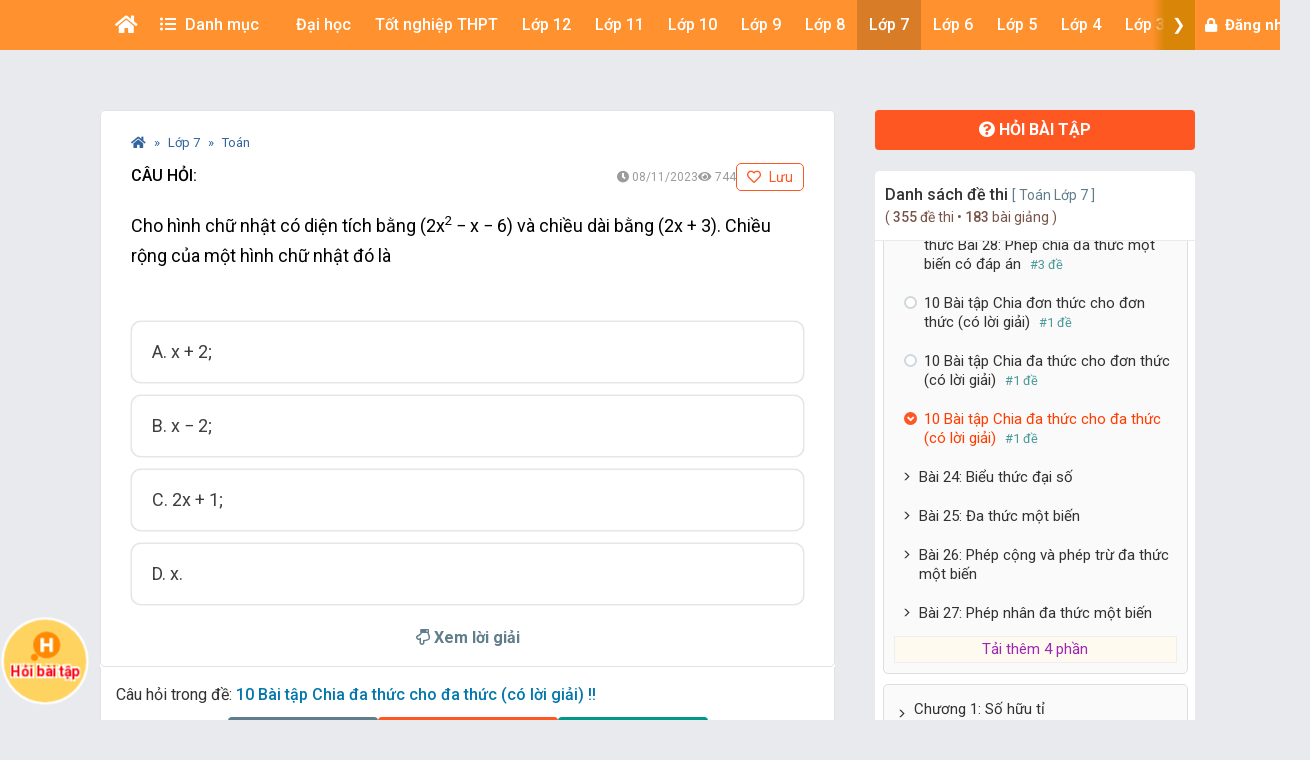

--- FILE ---
content_type: text/html; charset=utf-8
request_url: https://www.google.com/recaptcha/api2/aframe
body_size: 258
content:
<!DOCTYPE HTML><html><head><meta http-equiv="content-type" content="text/html; charset=UTF-8"></head><body><script nonce="s1IjQDsqE0JU3QIe6Glqwg">/** Anti-fraud and anti-abuse applications only. See google.com/recaptcha */ try{var clients={'sodar':'https://pagead2.googlesyndication.com/pagead/sodar?'};window.addEventListener("message",function(a){try{if(a.source===window.parent){var b=JSON.parse(a.data);var c=clients[b['id']];if(c){var d=document.createElement('img');d.src=c+b['params']+'&rc='+(localStorage.getItem("rc::a")?sessionStorage.getItem("rc::b"):"");window.document.body.appendChild(d);sessionStorage.setItem("rc::e",parseInt(sessionStorage.getItem("rc::e")||0)+1);localStorage.setItem("rc::h",'1768807589162');}}}catch(b){}});window.parent.postMessage("_grecaptcha_ready", "*");}catch(b){}</script></body></html>

--- FILE ---
content_type: application/javascript; charset=utf-8
request_url: https://fundingchoicesmessages.google.com/f/AGSKWxVX4wN9emOS10eQiQXrKPnwcfjY8J3uroh5xAHHU6SMZ2gJZxOOeRoZ7pSNvodiseGOHT9h5epPYK03niqu48PzSrdBwEc6o4afkDL9Y3guK1hU4PwFOmBx6nO6eS723I2sVMfju_Af0HeBB6l0Q8yEBBlCge1n5c7j8I_4BaME62dTtW4tqtHF4w==/_?adzone=.intad/_300x600_=%22/ad_campaign%22])/includes/ads_
body_size: -1290
content:
window['94dc97d5-a541-47cf-9d5f-1912f548afa4'] = true;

————

# Your objective
Wherever a line in the data above holds "window", copy that line.

# Answer space
<!DOCTYPE HTML><html><head><meta http-equiv="content-type" content="text/html; charset=UTF-8"></head><body><script nonce="s1IjQDsqE0JU3QIe6Glqwg">/** Anti-fraud and anti-abuse applications only. See google.com/recaptcha */ try{var clients={'sodar':'https://pagead2.googlesyndication.com/pagead/sodar?'};window.addEventListener("message",function(a){try{if(a.source===window.parent){var b=JSON.parse(a.data);var c=clients[b['id']];if(c){var d=document.createElement('img');d.src=c+b['params']+'&rc='+(localStorage.getItem("rc::a")?sessionStorage.getItem("rc::b"):"");window.document.body.appendChild(d);sessionStorage.setItem("rc::e",parseInt(sessionStorage.getItem("rc::e")||0)+1);localStorage.setItem("rc::h",'1768807589162');}}}catch(b){}});window.parent.postMessage("_grecaptcha_ready", "*");}catch(b){}</script></body></html>
window['94dc97d5-a541-47cf-9d5f-1912f548afa4'] = true;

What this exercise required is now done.